> _WHAT IS REQUIRED_:
What you return should be the lines of the data containing "site", each in full.

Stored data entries

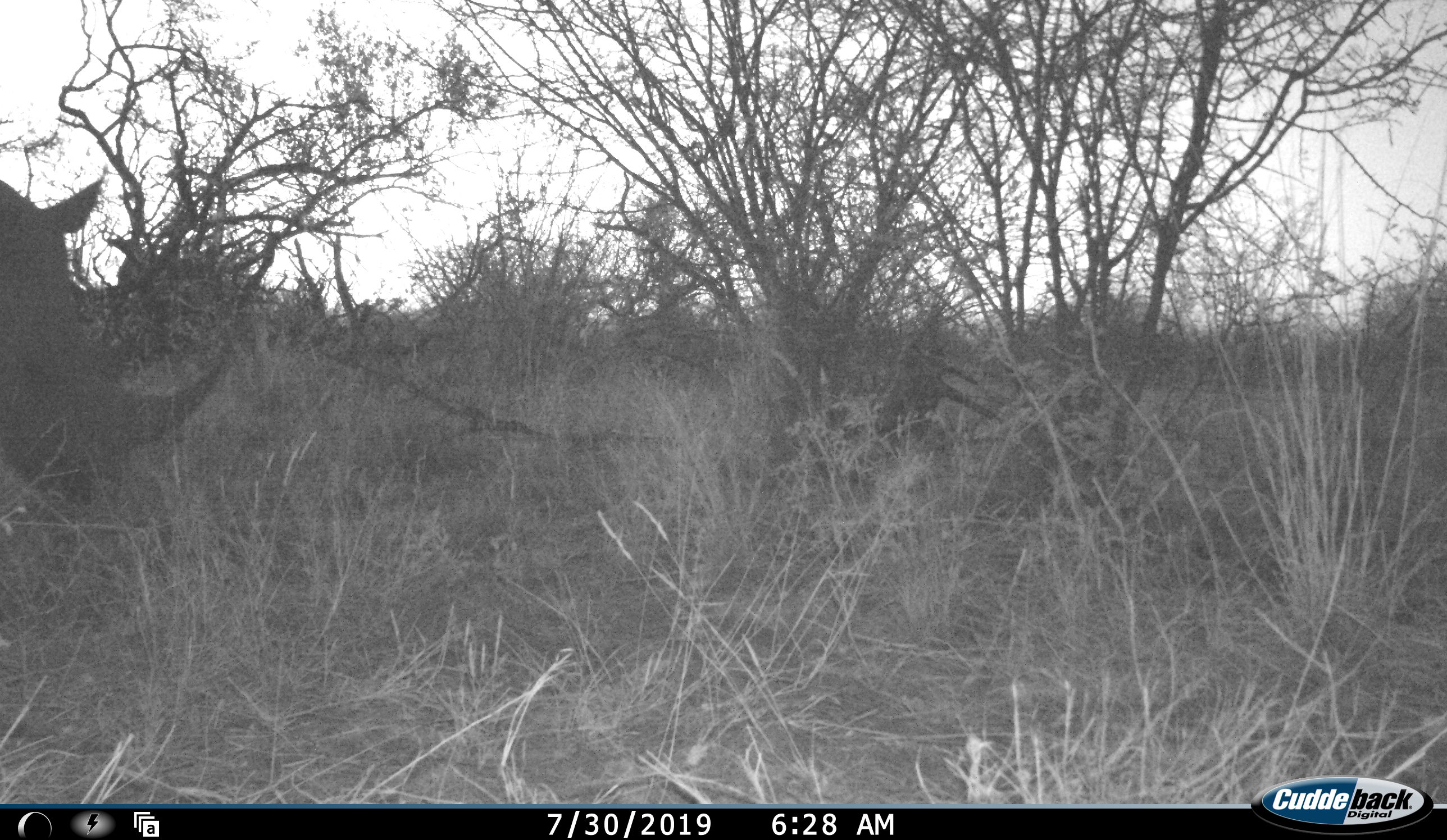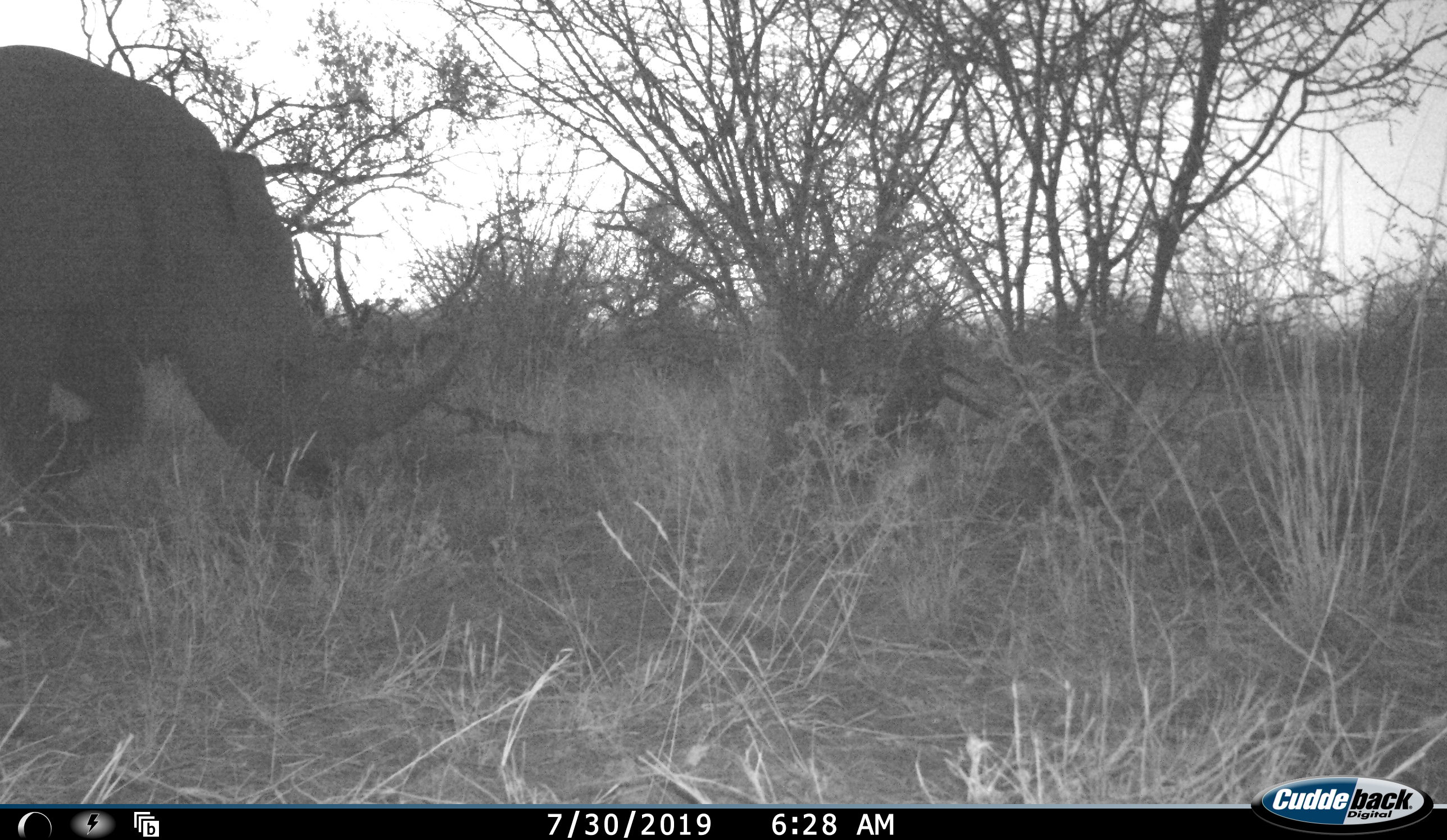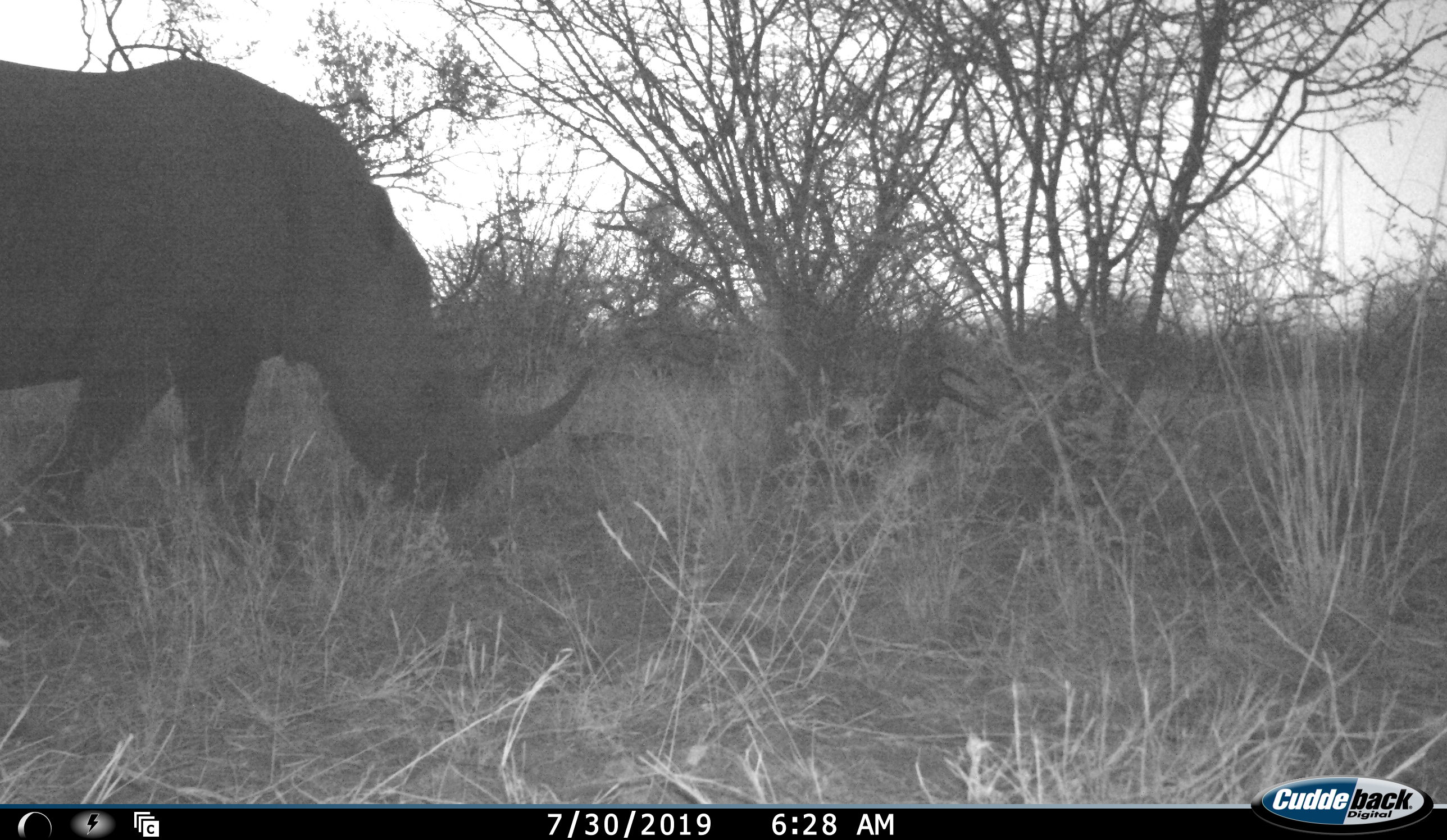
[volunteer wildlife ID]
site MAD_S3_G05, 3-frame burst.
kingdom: Animalia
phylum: Chordata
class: Mammalia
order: Perissodactyla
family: Rhinocerotidae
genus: Diceros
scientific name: Diceros bicornis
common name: black rhinoceros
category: rhinocerosblack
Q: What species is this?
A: Rhinocerosblack (black rhinoceros) (Diceros bicornis).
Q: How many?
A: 1.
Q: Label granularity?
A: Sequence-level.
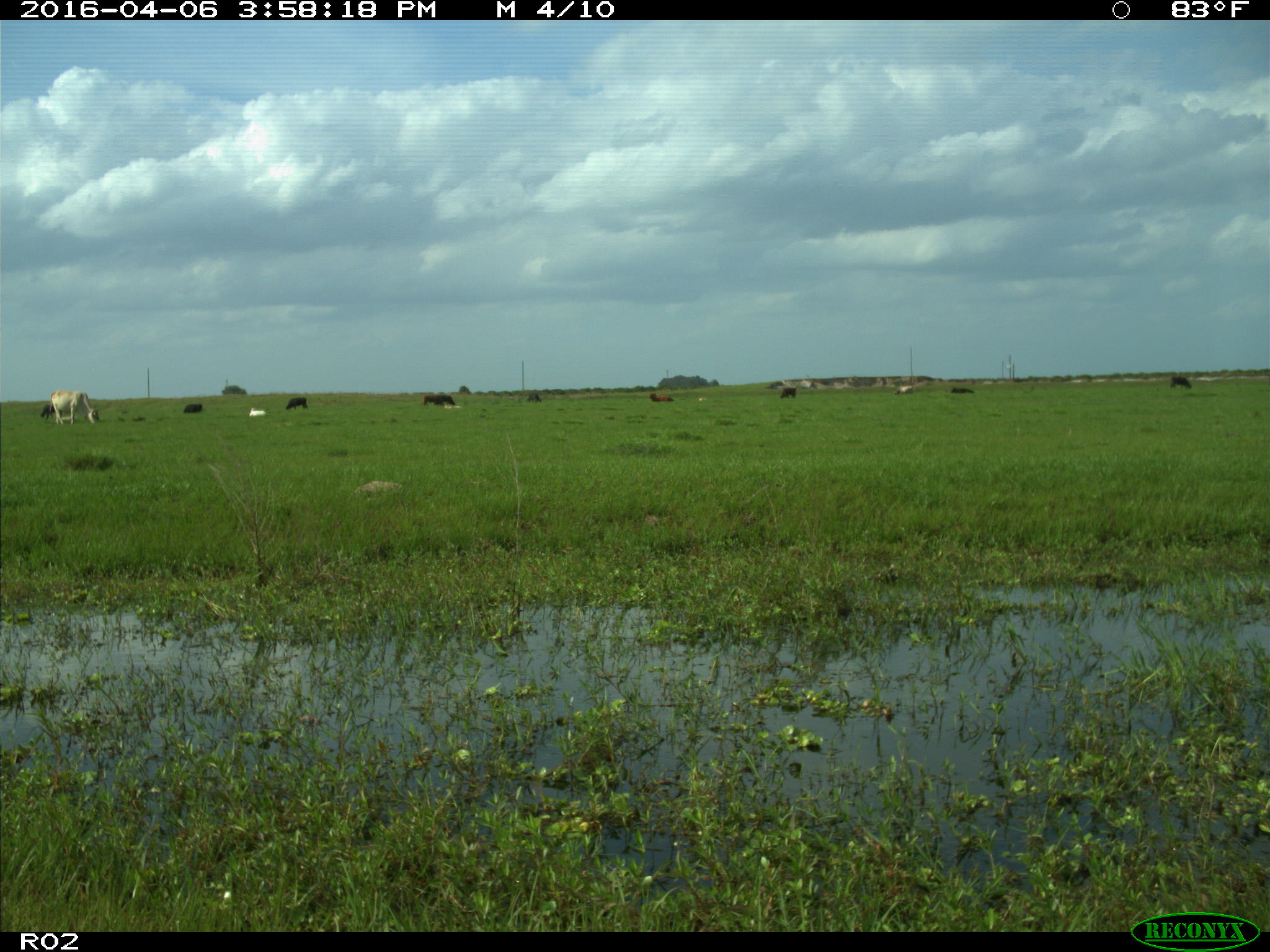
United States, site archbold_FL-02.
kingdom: Animalia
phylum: Chordata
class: Mammalia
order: Artiodactyla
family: Bovidae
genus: Bos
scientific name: Bos taurus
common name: domestic cow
Bos taurus (domestic cow).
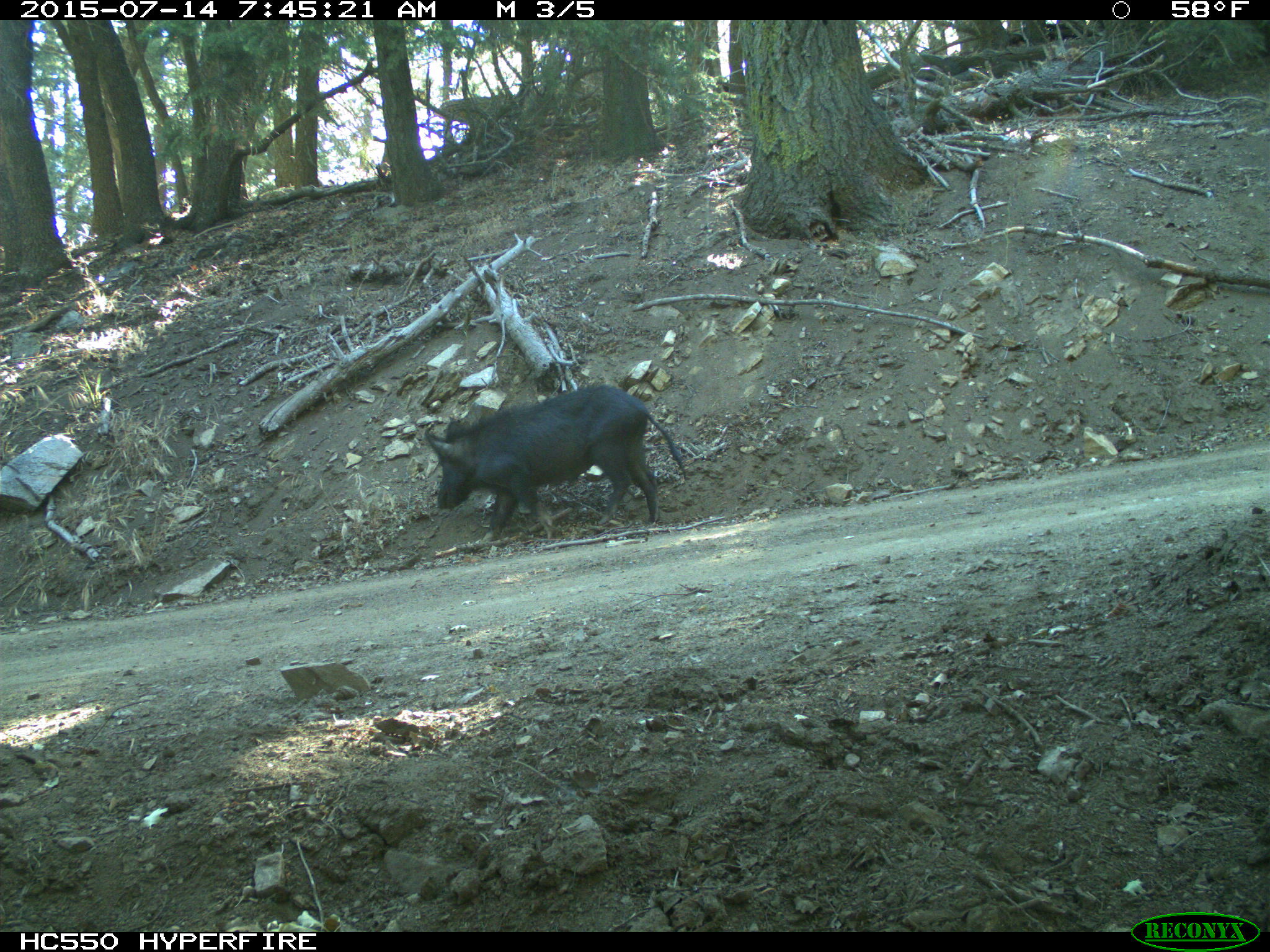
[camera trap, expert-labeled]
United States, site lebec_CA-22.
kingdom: Animalia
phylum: Chordata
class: Mammalia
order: Artiodactyla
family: Suidae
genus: Sus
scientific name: Sus scrofa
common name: wild boar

> _ANSWER SPACE_:
site MAD_S3_G05, 3-frame burst.
United States, site archbold_FL-02.
United States, site lebec_CA-22.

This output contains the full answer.